EXERCISE DETAILS.
Select every line in the records below that contains the word "measured" and copy each of those lines.

━━━━━━━━━━━━━━━━━━━━━━━━━━━━━━

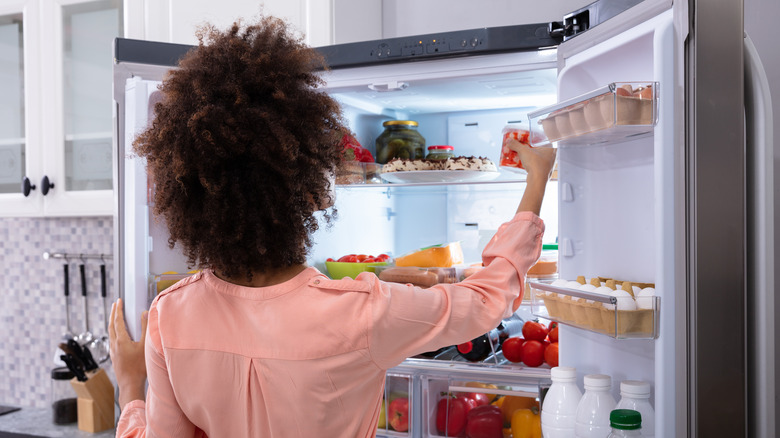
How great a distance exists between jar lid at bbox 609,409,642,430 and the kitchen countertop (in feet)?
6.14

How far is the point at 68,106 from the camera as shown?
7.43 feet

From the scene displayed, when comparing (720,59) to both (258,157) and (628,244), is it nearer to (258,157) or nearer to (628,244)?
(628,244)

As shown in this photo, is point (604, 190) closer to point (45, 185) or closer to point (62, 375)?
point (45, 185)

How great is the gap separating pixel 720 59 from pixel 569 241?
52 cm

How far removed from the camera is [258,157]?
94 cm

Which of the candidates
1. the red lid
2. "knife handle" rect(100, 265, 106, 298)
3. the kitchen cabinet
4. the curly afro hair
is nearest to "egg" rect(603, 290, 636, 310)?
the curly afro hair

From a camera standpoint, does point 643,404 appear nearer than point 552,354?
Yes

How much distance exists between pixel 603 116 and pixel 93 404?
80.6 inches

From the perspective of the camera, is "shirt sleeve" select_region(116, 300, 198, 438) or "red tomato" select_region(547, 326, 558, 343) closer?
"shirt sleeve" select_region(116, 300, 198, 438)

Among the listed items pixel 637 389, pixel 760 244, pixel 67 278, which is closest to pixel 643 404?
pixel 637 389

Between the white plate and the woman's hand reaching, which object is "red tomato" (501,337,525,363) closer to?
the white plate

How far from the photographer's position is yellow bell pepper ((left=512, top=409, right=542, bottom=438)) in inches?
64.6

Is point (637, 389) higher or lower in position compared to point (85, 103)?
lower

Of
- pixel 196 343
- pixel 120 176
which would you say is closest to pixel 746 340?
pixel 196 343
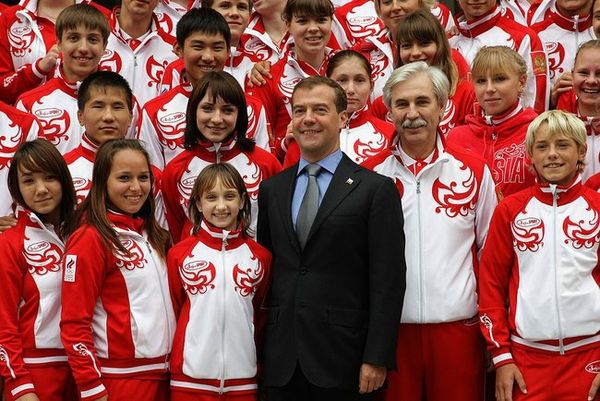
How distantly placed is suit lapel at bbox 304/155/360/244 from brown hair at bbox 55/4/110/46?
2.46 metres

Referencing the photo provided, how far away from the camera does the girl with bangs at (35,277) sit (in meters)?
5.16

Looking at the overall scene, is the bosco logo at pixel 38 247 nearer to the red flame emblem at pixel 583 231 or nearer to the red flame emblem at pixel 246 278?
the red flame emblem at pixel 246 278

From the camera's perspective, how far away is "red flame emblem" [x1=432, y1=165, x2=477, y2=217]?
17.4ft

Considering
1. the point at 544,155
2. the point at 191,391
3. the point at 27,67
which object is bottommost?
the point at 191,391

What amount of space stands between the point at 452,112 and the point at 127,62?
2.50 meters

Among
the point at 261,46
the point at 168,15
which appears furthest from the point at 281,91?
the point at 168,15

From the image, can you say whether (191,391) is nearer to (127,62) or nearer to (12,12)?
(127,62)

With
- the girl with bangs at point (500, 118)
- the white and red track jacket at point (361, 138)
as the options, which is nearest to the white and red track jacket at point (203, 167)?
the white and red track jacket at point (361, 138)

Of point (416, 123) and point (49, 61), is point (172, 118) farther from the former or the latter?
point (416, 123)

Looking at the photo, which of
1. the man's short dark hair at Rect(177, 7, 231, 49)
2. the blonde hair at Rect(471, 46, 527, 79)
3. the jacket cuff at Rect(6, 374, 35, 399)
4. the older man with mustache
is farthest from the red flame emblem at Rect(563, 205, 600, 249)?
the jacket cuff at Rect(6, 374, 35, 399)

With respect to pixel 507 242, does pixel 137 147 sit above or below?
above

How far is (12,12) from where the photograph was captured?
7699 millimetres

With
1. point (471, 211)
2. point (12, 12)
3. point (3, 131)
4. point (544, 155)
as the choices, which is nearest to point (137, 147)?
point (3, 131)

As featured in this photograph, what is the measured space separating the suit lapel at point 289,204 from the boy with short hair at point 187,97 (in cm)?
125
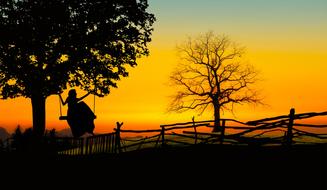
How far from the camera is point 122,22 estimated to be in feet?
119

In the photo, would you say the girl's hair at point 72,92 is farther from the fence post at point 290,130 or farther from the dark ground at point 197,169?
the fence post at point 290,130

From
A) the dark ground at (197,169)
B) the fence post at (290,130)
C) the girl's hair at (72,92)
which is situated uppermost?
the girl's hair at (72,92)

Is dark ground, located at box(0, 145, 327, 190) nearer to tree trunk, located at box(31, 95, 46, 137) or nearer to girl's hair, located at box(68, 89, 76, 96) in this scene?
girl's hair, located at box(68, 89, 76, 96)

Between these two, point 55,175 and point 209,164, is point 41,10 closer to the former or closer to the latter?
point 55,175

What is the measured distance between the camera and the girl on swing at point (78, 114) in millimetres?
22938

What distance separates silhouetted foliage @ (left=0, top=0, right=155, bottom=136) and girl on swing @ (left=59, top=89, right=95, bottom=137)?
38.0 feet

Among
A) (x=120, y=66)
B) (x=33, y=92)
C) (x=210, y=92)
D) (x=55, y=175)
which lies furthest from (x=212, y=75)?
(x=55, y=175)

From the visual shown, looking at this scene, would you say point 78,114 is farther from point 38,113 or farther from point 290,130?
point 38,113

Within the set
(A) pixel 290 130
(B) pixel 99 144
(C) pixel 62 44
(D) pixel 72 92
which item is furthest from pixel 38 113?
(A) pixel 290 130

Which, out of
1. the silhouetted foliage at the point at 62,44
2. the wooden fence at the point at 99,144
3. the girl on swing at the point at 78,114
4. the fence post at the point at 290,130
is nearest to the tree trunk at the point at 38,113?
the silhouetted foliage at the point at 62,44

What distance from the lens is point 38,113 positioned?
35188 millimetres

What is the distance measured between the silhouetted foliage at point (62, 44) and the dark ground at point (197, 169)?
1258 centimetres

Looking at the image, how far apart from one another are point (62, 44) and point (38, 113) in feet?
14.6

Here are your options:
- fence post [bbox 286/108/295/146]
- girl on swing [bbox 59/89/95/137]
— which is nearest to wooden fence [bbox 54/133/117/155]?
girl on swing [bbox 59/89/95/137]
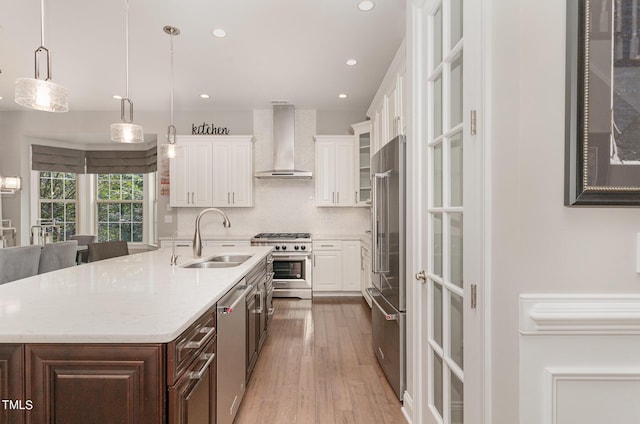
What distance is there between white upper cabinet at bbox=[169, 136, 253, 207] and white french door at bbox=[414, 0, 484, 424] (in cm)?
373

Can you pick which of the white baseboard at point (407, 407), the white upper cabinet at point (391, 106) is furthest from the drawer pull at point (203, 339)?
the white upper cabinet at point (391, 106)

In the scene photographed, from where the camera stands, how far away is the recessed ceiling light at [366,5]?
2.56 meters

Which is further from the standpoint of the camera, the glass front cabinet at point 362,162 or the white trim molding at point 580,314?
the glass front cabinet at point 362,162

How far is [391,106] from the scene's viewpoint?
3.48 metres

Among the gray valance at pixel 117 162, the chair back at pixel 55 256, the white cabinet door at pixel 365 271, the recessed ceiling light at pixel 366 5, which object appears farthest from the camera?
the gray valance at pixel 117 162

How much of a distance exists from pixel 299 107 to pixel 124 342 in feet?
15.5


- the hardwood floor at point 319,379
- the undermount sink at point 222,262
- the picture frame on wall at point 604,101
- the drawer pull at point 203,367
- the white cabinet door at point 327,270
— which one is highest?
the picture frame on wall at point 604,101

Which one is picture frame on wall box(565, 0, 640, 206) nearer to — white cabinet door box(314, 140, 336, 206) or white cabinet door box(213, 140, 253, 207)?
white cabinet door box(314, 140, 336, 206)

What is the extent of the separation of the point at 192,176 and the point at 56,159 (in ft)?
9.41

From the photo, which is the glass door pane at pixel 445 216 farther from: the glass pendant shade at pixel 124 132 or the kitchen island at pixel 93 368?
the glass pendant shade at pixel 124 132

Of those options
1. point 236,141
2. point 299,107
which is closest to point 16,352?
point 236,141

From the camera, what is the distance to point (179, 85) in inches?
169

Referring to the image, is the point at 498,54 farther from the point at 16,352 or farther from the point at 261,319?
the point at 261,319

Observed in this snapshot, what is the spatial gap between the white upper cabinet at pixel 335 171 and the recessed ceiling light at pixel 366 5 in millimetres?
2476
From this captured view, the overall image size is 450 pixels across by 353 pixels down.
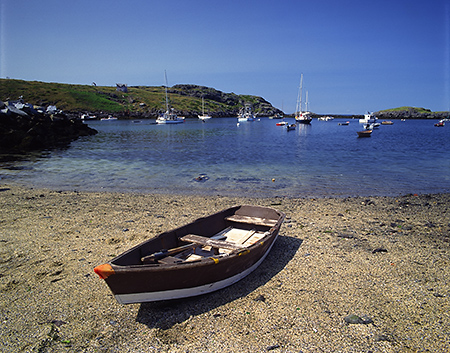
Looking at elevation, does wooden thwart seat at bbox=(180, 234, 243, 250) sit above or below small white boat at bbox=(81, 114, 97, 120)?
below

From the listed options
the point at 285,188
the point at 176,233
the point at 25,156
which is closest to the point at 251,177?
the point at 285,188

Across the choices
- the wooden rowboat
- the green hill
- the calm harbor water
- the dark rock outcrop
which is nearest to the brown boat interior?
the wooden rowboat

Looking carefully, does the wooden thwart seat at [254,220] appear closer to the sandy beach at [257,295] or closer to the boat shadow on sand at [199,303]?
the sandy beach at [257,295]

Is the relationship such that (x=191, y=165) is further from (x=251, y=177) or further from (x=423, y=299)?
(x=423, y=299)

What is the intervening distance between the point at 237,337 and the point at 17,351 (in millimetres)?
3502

━━━━━━━━━━━━━━━━━━━━━━━━━━━━━━

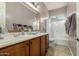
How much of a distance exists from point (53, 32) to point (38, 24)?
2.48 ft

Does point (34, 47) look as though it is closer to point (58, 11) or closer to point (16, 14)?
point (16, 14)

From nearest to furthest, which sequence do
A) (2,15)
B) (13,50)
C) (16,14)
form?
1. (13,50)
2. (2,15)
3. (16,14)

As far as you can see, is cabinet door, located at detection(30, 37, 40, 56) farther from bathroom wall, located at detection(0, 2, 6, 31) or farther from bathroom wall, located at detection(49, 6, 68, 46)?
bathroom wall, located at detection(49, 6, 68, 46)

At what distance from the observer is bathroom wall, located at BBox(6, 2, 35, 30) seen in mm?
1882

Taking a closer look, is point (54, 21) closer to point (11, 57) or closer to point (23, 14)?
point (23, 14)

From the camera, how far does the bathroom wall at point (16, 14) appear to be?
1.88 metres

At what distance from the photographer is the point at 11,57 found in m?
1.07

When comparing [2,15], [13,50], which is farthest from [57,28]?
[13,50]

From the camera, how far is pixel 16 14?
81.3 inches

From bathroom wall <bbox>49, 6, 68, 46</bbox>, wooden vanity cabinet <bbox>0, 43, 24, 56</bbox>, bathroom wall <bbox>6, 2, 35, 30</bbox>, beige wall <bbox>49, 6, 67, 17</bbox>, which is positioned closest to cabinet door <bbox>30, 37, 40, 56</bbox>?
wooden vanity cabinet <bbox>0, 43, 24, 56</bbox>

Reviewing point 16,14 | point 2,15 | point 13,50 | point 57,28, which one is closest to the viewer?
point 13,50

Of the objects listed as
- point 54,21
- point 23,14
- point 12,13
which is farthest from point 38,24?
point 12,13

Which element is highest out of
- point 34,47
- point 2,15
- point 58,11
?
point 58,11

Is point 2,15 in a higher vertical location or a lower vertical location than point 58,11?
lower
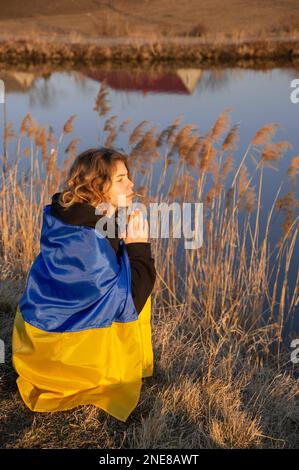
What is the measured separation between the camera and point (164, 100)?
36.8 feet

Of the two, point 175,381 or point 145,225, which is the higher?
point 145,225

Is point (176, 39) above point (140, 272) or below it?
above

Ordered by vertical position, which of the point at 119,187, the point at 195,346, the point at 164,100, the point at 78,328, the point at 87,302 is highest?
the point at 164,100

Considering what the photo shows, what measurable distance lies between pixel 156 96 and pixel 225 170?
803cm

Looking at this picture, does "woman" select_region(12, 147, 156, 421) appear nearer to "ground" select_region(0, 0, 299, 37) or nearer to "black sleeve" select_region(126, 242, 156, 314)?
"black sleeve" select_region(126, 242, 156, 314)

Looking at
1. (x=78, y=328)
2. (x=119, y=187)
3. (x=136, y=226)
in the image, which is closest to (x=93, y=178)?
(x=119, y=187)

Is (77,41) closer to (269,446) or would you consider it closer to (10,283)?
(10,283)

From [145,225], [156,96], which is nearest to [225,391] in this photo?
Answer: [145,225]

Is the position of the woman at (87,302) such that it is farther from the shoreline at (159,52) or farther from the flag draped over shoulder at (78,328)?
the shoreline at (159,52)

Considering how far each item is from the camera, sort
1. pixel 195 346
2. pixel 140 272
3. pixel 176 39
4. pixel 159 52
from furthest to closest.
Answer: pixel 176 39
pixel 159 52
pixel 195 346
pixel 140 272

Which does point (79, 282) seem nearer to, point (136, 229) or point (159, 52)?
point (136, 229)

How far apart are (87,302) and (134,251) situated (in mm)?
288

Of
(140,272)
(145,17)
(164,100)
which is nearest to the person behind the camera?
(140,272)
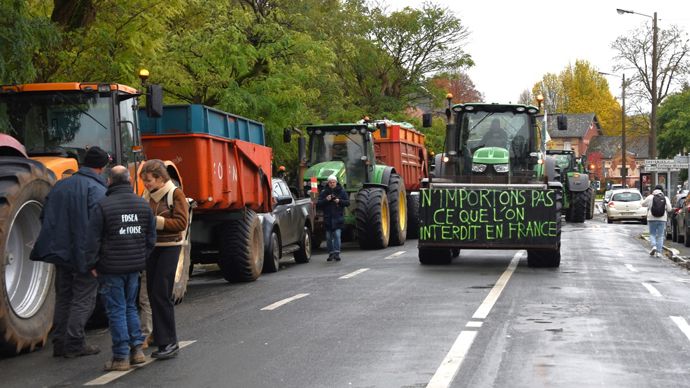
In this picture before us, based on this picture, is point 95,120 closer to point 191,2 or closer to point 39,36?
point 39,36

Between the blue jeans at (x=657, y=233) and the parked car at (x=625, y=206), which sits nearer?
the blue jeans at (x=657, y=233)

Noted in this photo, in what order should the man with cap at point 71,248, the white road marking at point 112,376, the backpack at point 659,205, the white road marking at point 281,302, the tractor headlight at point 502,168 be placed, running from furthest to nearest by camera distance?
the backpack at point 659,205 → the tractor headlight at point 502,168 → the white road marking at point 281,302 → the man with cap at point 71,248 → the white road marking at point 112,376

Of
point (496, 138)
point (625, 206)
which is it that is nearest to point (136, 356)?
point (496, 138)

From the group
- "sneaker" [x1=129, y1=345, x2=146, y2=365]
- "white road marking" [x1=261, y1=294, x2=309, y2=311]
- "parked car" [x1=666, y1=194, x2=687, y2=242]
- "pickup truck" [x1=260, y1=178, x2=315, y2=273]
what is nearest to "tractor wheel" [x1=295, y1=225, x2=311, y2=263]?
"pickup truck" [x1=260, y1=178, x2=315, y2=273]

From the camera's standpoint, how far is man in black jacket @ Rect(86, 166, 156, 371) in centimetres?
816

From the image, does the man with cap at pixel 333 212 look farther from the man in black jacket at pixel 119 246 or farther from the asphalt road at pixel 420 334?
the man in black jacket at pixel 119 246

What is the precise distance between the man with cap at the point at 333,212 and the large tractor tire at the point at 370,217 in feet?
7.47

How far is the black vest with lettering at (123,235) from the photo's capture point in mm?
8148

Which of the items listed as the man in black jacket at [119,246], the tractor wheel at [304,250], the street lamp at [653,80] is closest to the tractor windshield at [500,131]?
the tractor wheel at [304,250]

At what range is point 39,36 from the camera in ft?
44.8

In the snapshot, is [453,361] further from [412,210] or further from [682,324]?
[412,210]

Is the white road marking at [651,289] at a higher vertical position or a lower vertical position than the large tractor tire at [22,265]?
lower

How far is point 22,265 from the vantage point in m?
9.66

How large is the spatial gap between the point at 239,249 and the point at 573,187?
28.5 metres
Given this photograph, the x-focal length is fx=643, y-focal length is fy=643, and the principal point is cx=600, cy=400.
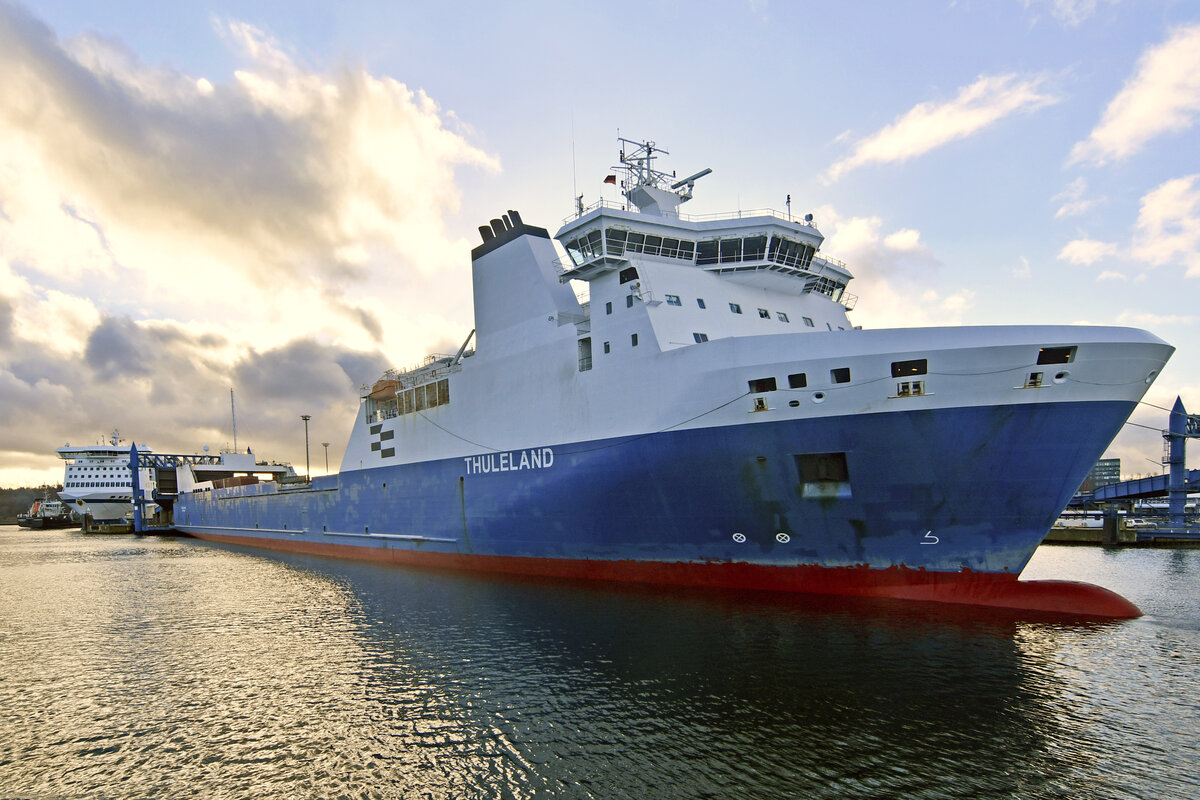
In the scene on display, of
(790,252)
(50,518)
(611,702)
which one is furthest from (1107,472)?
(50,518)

━━━━━━━━━━━━━━━━━━━━━━━━━━━━━━

RESPONSE BELOW.
As featured in this photograph, what is the measured space separating the suit lapel at point 289,204 from the boy with short hair at point 187,97 (in cm)?
What is the measured distance between the camera and the girl on swing at point (78, 114) in millimetres?
What is the distance measured between the silhouetted foliage at point (62, 44) and the dark ground at point (197, 169)?
What is the measured separation between the camera and point (164, 100)?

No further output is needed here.